How High Blood Pressure Could Be Ruining Your Eyesight

If you’re one of the millions of Americans with high blood pressure, you’re probably aware of the damage the condition can do. While hypertension doesn’t come with any symptoms, it’s still doing severe damage to your body over time. Essentially, the force of your blood is too high, causing strain to the walls of your arteries. This eventually can lead to heart disease, cardiac arrest, and stroke.

It’s not just your heart that’s taking serious abuse with high blood pressure, though. When left untreated, it’s possible to develop eye disease. Here’s what you should know.

High blood pressure can damage the blood vessels in your retina

Doctor checking blood pressure

Doctor checking blood pressure | iStock.com

The tiny blood vessels in your eyes are vulnerable to damage just like the rest of your body — and high blood pressure can do serious damage here. The American Heart Association notes when there’s less blood flow to the retina, which is known as hypertensive retinopathy, this can cause “blurred vision or a complete loss of sight.” If you have diabetes and high blood pressure, you’re at particular risk of this occurring. If this is left untreated, the damage can be serious and irreversible.

Hypertensive retinopathy isn’t the only eye damage you should be concerned about with high blood pressure, either. You can also develop fluid underneath the retina which can further distort your vision and result in eye scarring. In severe cases, hypertension can also leave you with temporary or permanent vision loss if blocked blood flow damages the optic nerve.

Are there symptoms of eye damage from hypertension?

-- -- --

Your tasks.
1 > Answer these from the article on high blood pressure and eyesight:
(a) What three conditions does the opening say high blood pressure can eventually lead to?
(b) What is the name for reduced blood flow to the retina?
(c) Besides distorting vision, what can fluid underneath the retina result in?
2 > According to the article on high blood pressure and eyesight, why does hypertension harm the body even though it has no symptoms? Answer in one to three sentences.
3 > Resume the article on high blood pressure and eyesight, following on from its final heading.
You won't need the stored data.

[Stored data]
-- -- --

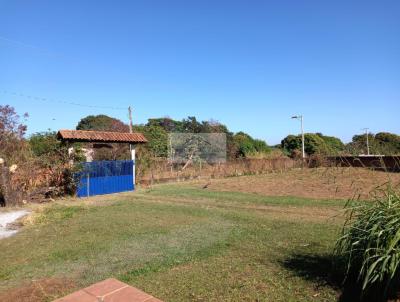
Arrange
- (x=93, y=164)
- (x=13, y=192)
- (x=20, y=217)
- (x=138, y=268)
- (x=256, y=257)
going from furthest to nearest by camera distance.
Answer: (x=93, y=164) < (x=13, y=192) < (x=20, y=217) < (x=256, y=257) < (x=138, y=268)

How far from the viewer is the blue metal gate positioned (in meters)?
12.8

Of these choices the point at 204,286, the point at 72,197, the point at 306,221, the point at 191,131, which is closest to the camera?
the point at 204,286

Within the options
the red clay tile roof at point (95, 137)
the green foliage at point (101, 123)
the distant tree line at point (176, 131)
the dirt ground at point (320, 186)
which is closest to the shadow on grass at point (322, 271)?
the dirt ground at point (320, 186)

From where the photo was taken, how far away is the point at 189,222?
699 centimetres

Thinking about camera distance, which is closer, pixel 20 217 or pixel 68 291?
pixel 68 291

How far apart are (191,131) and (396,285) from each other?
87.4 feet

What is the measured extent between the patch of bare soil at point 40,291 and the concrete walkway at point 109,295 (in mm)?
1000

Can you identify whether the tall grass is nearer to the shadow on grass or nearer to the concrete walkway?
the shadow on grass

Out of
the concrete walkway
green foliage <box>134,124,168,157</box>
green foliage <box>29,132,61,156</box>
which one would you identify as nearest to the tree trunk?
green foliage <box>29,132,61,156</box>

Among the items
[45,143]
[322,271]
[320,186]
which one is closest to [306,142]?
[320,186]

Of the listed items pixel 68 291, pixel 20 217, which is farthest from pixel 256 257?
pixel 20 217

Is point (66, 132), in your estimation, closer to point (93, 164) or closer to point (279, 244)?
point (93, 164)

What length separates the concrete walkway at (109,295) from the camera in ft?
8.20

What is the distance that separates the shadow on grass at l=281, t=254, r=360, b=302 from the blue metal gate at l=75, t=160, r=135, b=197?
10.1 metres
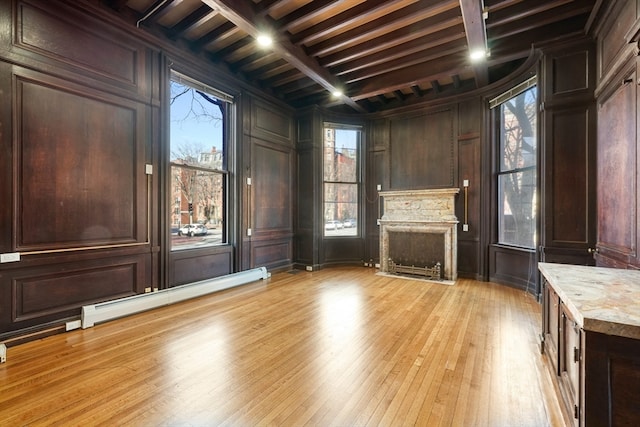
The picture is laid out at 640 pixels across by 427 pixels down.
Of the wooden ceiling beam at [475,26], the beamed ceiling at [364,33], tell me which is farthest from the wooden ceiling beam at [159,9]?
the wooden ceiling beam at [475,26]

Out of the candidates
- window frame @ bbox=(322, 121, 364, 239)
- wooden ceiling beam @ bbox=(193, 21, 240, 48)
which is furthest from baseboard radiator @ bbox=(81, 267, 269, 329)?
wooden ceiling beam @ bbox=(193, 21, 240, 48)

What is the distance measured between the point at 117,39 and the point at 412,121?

-- -- --

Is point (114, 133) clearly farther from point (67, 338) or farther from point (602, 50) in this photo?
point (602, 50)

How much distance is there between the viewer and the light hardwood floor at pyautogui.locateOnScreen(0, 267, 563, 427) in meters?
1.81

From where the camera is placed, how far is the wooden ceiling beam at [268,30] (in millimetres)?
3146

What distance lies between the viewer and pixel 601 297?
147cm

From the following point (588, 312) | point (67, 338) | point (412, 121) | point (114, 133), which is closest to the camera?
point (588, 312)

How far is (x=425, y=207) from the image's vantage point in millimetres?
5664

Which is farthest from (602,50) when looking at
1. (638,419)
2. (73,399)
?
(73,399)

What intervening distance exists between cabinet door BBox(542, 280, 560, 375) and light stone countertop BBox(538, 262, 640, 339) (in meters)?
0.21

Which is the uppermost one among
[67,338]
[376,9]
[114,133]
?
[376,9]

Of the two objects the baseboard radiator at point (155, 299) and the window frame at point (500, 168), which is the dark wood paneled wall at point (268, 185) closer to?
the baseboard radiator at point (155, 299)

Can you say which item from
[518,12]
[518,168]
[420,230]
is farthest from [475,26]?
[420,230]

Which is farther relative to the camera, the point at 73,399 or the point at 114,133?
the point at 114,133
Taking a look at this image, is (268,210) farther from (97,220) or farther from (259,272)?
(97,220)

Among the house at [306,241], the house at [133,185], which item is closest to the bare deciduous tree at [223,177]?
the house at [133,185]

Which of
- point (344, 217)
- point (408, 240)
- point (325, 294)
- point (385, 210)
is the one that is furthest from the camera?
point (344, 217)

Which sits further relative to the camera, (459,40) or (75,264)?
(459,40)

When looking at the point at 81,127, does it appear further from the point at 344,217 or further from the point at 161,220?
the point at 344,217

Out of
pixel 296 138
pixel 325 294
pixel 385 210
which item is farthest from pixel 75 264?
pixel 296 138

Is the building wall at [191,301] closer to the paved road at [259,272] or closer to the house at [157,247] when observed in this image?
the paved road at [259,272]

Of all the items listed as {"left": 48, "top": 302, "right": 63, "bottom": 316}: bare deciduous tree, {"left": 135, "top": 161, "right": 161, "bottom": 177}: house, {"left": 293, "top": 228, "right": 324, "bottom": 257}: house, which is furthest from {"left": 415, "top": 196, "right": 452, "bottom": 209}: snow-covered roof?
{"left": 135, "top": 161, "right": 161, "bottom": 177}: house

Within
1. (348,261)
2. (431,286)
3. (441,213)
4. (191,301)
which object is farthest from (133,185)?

-- -- --

Expected outputs.
1 >
(a) Heart disease, cardiac arrest, and stroke.
(b) Hypertensive retinopathy.
(c) Eye scarring.

2 > With hypertension, the force of the blood is too high, which strains the walls of the arteries. Over time this strain can lead to heart disease, cardiac arrest, and stroke.

3 >
Unfortunately, both high blood pressure and hypertensive eye damage don’t come with many symptoms. Healthline says, however, that when the damage progresses, you may experience a few worrying signs. It’s possible to experience reduced vision, swelling of the eyes, blood vessels bursting, or double vision that often leads to a headache.

Pay particular attention to any vision changes you may have if you know your blood pressure is above normal levels. You should also keep in mind that there are additional risk factors for developing these eye issues. If you’ve had high blood pressure for a long time or also have heart disease, high cholesterol, or diabetes, you may be at a higher risk. Additionally, smoking, living an unhealthy lifestyle, drinking a lot of alcohol, and being overweight will also raise the odds.

How to prevent hypertensive retinopathy

Checking eyesight

Checking eyesight in a clinic | Denis_prof/iStock/Getty Images

The key to preventing hypertensive retinopathy (or any other vision problems associated with high blood pressure) is to maintain healthy blood pressure levels. Here are some additional tips to make sure your vision never falters.

Visit an eye doctor regularly: When the disease advances, you may experience symptoms — but for most people with hypertensive retinopathy, an eye doctor is the first one to clue them in on the damage. WebMD notes an eye doctor will utilize an instrument to project light into the back of your eyeball and see if your retina has sustained any injury. If they see narrowing blood vessels, swelling, or bleeding, they’ll be able to tell you early on that something is amiss.

Take your blood pressure medications as prescribed: If you have high blood pressure you’ve been unable to bring down through lifestyle changes, there’s a good chance your doctor has prescribed medication to help. It’s vital for your eyes, heart, kidneys, and other organs that you take it as directed. Missed doses could mean additional damage to your retina, which is particularly bad news if you’re already experiencing eye problems.

Maintain a healthy lifestyle: Medication can be life-saving, but that’s not all you should be doing for your high blood pressure. Daily moderate exercise for 30 minutes a day, plenty of healthy foods, and less alcohol consumption can all work to your advantage.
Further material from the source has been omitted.